Речь дедка становится плавной, глазки вспыхивают, кожа розовеет, а острый носик пылает, точно маков цвет.
- Благодарю вас от всей измученной многочисленными житейскими треволнениями души, — он прижимает свои птичьи лапки к груди. — Имею желание, по выражению древних латинян, bene merenti bene profueritin и дать вам, мой любезный спаситель, весьма ценный и, похоже, остро необходимый совет.
«Н-да, похоже, я зря ему налил, — мелькает у меня в голове. — Теперь не отвяжешься. А я ведь еще ни выпил, не поел…»
Решительно беру окорочок, поднимаю стакан.
- Валяй, отец, советуй. Твое здоровье!
Водка обжигает горло, в нос шибает сивухой. Уф, аж слезы выступили! Да уж, в моем времени сорокоградусная была куда как поприятнее. Хотя, конечно, тоже отрава, чего уж там.
Опасливо закусываю. Курица более-менее, обычное столовское «мясо птицы».
- Вижу, что вы находитесь в крайних жизненных обстоятельствах, — щебечет дедок. — Но готов держать пари, даже не догадываетесь об их истинной причине. Вы вините во всем таинственный артефактус, безделушку, что однажды вошла в вашу судьбу и изломала ее самым чудовищным образом, ведь так?
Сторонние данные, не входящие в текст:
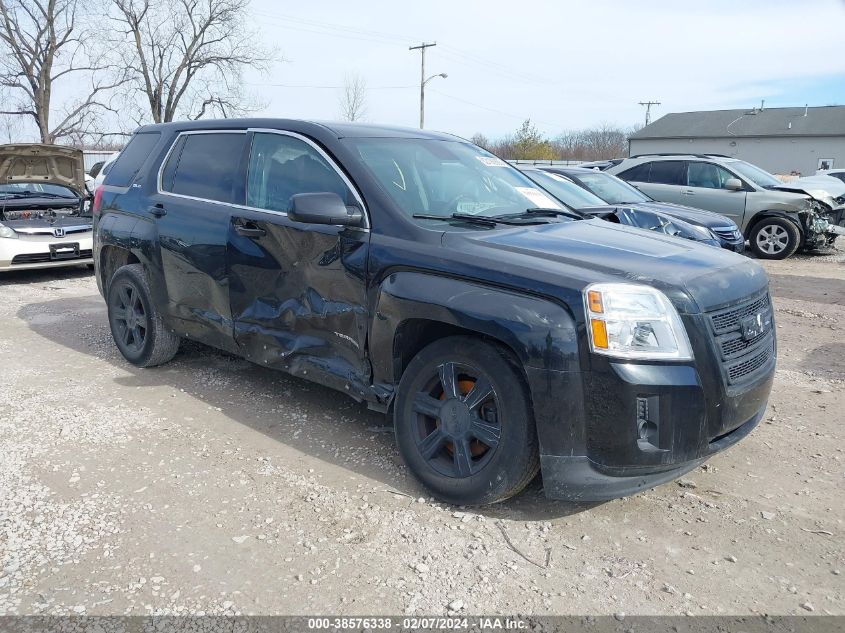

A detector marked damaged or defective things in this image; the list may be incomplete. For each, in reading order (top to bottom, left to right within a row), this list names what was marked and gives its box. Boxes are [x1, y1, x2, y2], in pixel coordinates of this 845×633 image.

damaged honda sedan [0, 144, 92, 270]
damaged acura sedan [0, 144, 93, 270]
dented door panel [227, 211, 370, 390]
damaged acura sedan [95, 118, 776, 504]
damaged honda sedan [95, 119, 776, 504]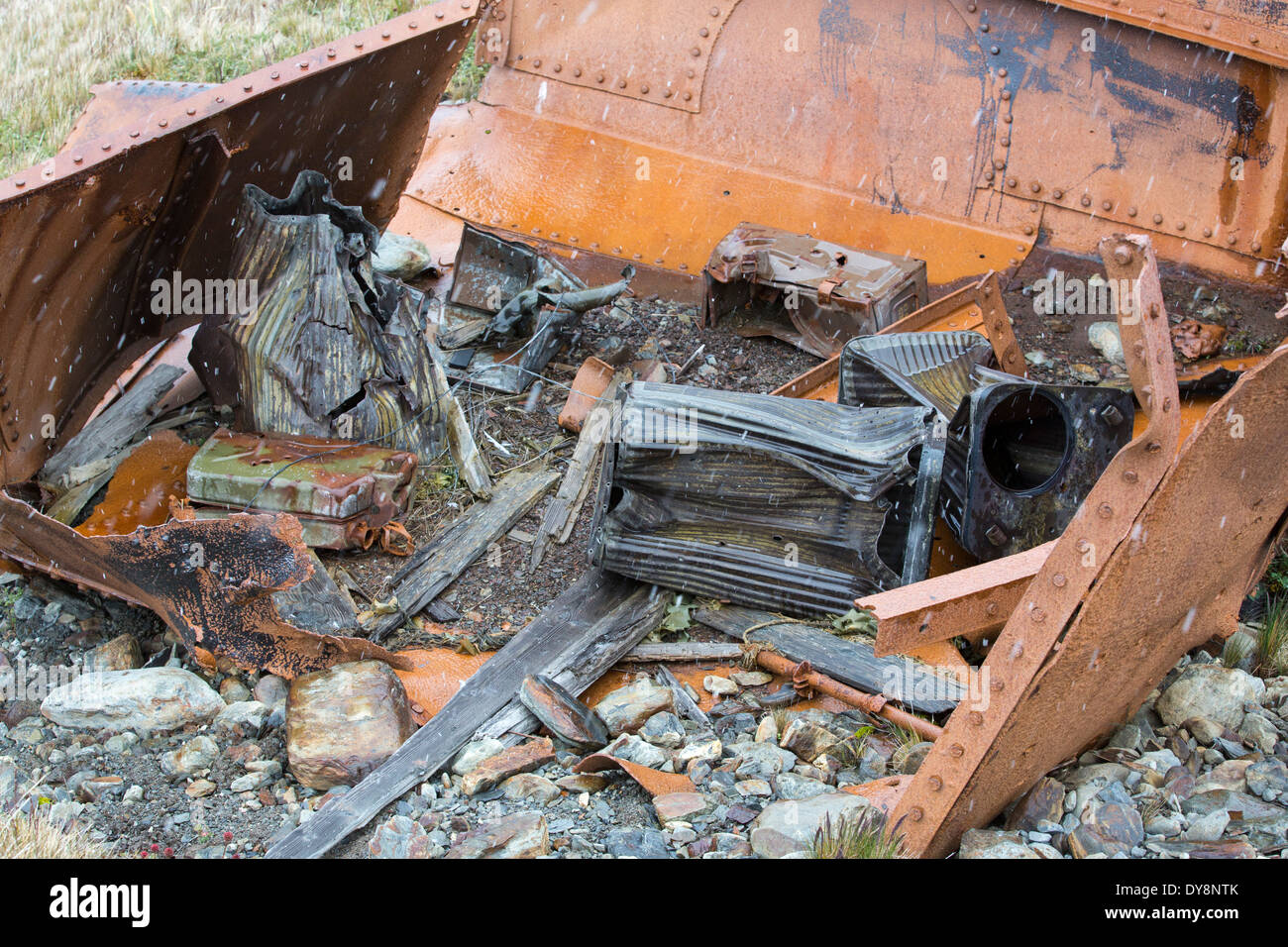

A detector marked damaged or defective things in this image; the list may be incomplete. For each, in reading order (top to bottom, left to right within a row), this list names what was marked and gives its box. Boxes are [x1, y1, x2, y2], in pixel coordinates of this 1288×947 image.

rusty metal panel [499, 0, 741, 112]
rusty metal panel [0, 3, 476, 485]
broken wooden slat [39, 365, 183, 487]
broken wooden slat [367, 468, 555, 642]
rusty metal panel [888, 231, 1181, 860]
broken wooden slat [268, 571, 654, 860]
broken wooden slat [470, 579, 658, 749]
broken wooden slat [622, 642, 741, 662]
broken wooden slat [658, 662, 705, 729]
broken wooden slat [694, 602, 963, 713]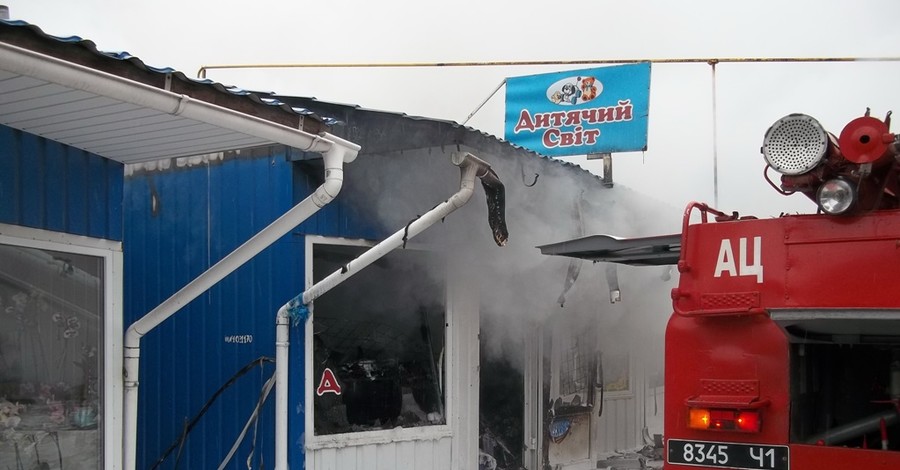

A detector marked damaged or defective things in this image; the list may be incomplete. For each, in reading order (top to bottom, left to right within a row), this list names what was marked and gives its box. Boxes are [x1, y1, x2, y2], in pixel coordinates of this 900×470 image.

hanging burnt material [478, 167, 506, 246]
broken window [0, 244, 103, 468]
broken window [312, 244, 448, 436]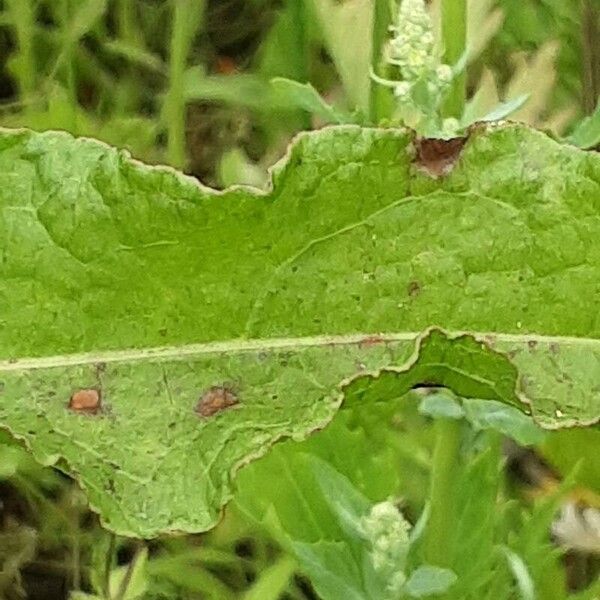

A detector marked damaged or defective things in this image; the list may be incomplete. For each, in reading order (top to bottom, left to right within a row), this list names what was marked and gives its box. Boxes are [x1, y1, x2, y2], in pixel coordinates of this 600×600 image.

brown rust spot [414, 137, 466, 179]
brown rust spot [68, 390, 101, 412]
brown rust spot [195, 384, 237, 418]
С изумлением откладываю наполовину обглоданный окорочок. Ветхий вокзальный попрошайка, полупрозрачный алкаш попал в самую точку! Но откуда он узнал?
- И не пытайтесь, не пытайтесь познать истоки моей прозорливости, — улыбается дедок. — Просто примите все как должное. Слушайте, мой юный друг: нельзя быть участником игры, не понимая ее правил. Вы в любом случае окажетесь в проигрыше. Просто покоритесь року, станьте тростником на ветру. Великий философ Блез Паскаль говорил, что человек — это мыслящий тростник. Когда ветер дует, тростник гнется. Гнется, но не ломается! Вот в чем соль, вот где корень человеческого торжества и основа выживания человечества как вида! Не пытайтесь спорить с ветром, он сломает вас, превратит в прах. Но покорившись его воле, вы уцелеете, и ваше существование будет небесполезным.
— Это… — я закашливаюсь, пытаюсь подобрать слова, мычу что-то невразумительное, наконец, выдавливаю из себя: — Но откуда ты… вы… знаете?
Старичок хихикает. Его смех похож на чириканье воробья. Он поднимает два пальца, напоминающих сухие веточки и указывает себе на глаза. Потом разворачивается и быстро уходит, исчезает за спинами посетителей «Закусочной». Миг — и я остаюсь один, ошарашенный и напуганный.
Менты меня не нашли. Но кто-то нашел. Кто-то, кто знает правила. Соломон Рувимович тоже говорил что-то про игру, про Великую Интригу. Но он утверждал как раз обратное — мол, я хоть и пешка, но могу выйти в ферзи. А этот похожий на воробушка старик, если перевести его витиеватую речь на обычный русский, прямо сказал: не лезь! Покорись судьбе.